For centuries, worship services have been at the center of the life of Christian congregations. Again, that is completely understandable in the context of Christendom. But Christendom is passing away, and we are finding ourselves in a situation more like that of the early church – when Christianity was something odd and the followers of Jesus lived differently than others. What I think this means for us is that we are called to connect more deeply to Jesus (as the early Christians did) so
that we can help people understand the enormous difference that Christ has made for us and for the world. In order to “go and make disciples,” we need to be spending time at the feet of Jesus, learning from him and growing closer to him. As we do that, it is only natural that others would see the difference in us and wonder about it. That is our opportunity to share our faith and invite others into God’s family.

There will always be some aspect of “Come and see” associated with being the Church. We do want people to meet the living Christ. We do want those new to faith in Christ to meet other believers and be encouraged by them. We can’t be the family of God and genuinely love one another if we don’t get together. But coming together in Christ is balanced by being sent out by Christ.

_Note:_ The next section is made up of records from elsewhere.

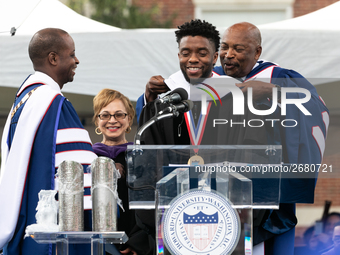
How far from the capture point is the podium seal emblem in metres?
2.19

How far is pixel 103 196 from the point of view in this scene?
2.24 m

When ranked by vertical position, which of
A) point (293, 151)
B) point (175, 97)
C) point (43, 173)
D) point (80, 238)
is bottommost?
point (80, 238)

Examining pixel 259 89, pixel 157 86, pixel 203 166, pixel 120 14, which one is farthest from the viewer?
pixel 120 14

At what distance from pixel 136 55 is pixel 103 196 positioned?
2186 millimetres

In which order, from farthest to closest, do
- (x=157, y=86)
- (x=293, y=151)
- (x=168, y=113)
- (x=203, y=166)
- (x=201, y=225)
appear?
(x=157, y=86)
(x=293, y=151)
(x=168, y=113)
(x=203, y=166)
(x=201, y=225)

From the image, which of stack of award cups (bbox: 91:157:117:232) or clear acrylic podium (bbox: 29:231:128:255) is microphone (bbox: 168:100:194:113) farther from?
clear acrylic podium (bbox: 29:231:128:255)

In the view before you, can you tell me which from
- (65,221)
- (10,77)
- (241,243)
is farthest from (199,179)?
(10,77)

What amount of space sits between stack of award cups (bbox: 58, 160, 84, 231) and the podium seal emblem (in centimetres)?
37

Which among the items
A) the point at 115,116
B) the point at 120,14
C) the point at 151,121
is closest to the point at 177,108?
the point at 151,121

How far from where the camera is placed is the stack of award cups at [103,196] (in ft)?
7.29

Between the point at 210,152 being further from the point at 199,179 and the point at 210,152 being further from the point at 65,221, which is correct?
the point at 65,221

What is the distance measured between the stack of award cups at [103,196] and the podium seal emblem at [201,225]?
23 cm

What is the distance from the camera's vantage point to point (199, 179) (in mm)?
2318

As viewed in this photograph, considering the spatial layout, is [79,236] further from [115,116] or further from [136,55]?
[136,55]
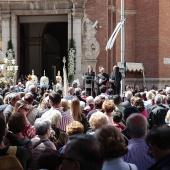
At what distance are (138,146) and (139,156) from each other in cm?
12

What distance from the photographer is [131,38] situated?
3044cm

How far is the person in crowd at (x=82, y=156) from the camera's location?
310cm

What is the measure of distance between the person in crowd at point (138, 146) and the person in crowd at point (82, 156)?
1938 millimetres

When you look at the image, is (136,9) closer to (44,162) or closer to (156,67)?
(156,67)

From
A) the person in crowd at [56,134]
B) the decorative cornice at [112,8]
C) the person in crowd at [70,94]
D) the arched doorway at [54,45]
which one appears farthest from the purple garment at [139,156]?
the arched doorway at [54,45]

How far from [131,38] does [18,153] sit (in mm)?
26302

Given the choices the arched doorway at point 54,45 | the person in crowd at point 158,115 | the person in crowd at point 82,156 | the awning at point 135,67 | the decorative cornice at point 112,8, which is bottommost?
the person in crowd at point 158,115

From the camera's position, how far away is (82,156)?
3.13 m

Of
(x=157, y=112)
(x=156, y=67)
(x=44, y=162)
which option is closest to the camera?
(x=44, y=162)

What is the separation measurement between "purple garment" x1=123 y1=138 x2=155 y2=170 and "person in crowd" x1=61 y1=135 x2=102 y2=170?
1936 millimetres

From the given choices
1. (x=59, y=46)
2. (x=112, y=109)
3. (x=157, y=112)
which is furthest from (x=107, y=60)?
(x=112, y=109)

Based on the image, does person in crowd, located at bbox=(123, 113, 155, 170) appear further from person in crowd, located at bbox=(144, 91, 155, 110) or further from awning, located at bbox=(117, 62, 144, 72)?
awning, located at bbox=(117, 62, 144, 72)

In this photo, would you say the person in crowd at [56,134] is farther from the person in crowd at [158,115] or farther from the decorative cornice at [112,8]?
the decorative cornice at [112,8]

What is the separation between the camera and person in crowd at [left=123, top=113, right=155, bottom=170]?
5.11 metres
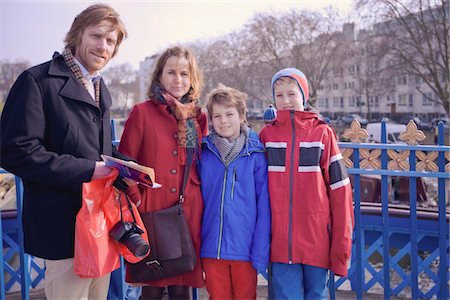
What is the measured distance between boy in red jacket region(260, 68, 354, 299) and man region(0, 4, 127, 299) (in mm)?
1077

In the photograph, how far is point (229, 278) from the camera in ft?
8.58

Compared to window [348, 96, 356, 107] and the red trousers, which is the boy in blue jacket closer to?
the red trousers

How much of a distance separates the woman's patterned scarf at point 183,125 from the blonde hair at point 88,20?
0.51 metres

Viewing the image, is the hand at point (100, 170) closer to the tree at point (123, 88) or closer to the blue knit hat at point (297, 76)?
the blue knit hat at point (297, 76)

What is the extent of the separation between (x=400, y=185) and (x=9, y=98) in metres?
9.97

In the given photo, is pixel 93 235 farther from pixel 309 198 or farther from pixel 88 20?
pixel 309 198

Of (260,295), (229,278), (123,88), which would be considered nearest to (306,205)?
(229,278)

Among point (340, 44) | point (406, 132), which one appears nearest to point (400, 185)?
point (406, 132)

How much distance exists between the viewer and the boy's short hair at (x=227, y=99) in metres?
2.67

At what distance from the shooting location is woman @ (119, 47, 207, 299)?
259 cm

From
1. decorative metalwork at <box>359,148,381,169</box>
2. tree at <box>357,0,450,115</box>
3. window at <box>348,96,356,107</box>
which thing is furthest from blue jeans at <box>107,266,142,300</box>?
window at <box>348,96,356,107</box>

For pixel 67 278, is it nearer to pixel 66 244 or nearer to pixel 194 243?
pixel 66 244

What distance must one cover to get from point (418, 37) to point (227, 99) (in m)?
20.8

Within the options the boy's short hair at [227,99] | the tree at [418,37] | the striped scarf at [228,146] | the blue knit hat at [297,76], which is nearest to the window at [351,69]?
the tree at [418,37]
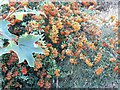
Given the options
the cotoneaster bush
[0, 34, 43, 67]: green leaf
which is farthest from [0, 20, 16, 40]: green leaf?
the cotoneaster bush

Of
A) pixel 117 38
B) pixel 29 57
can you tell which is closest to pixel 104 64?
pixel 117 38

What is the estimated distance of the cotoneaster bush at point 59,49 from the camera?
81.5 inches

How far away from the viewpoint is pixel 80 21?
2236mm

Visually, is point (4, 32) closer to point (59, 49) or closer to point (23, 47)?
point (23, 47)

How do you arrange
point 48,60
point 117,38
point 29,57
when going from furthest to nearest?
1. point 117,38
2. point 48,60
3. point 29,57

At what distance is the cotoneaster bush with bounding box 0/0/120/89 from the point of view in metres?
2.07

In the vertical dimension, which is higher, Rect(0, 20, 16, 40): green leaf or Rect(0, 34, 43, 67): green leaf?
Rect(0, 20, 16, 40): green leaf

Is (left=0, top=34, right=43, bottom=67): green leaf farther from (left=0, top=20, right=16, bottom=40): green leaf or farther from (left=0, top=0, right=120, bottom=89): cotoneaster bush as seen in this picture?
(left=0, top=0, right=120, bottom=89): cotoneaster bush

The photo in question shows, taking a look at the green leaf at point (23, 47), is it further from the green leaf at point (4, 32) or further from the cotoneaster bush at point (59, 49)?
the cotoneaster bush at point (59, 49)

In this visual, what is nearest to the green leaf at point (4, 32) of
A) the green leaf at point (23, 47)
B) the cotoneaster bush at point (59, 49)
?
the green leaf at point (23, 47)

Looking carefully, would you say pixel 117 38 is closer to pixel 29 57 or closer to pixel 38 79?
pixel 38 79

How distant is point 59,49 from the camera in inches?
87.3

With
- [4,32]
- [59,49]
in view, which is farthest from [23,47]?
[59,49]

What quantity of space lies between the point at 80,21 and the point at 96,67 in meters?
0.38
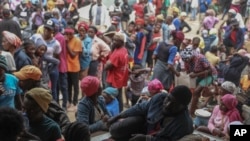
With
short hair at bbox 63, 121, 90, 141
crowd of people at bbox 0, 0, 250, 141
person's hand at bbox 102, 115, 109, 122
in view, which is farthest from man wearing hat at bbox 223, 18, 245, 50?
short hair at bbox 63, 121, 90, 141

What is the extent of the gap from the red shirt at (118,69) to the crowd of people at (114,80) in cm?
2

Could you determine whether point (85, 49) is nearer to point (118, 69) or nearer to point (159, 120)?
point (118, 69)

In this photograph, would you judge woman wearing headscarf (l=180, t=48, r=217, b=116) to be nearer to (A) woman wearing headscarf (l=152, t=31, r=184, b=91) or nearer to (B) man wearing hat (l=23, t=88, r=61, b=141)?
(A) woman wearing headscarf (l=152, t=31, r=184, b=91)

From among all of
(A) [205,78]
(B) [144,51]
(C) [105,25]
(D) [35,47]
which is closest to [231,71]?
(A) [205,78]

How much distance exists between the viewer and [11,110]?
3584 millimetres

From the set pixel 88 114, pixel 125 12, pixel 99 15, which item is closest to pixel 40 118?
pixel 88 114

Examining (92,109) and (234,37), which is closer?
(92,109)

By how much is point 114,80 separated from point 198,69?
1.34 m

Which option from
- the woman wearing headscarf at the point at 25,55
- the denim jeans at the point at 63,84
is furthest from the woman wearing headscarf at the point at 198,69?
the woman wearing headscarf at the point at 25,55

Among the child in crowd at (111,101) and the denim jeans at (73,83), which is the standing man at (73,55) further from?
the child in crowd at (111,101)

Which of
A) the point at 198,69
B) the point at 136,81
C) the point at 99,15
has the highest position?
the point at 99,15

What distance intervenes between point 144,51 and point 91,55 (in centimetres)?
212

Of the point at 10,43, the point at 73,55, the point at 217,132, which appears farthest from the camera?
the point at 73,55

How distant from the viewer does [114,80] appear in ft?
25.8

When we realize how much God loves us – and how much God loves other people – it is only natural for us to act to improve others’ lives (through everyday kindness in our own communities, by making school kits, by making quilts for refugees, donating money to provide wells for people who need clean water, etc.) and to help them know Jesus who makes all the difference. For the early Christians, evangelism was not a program designed to get more people to come to their church buildings. (Remember: they didn’t have church buildings.)  Evangelism was simply a way of living which shared faith and love with others. We can do that, too.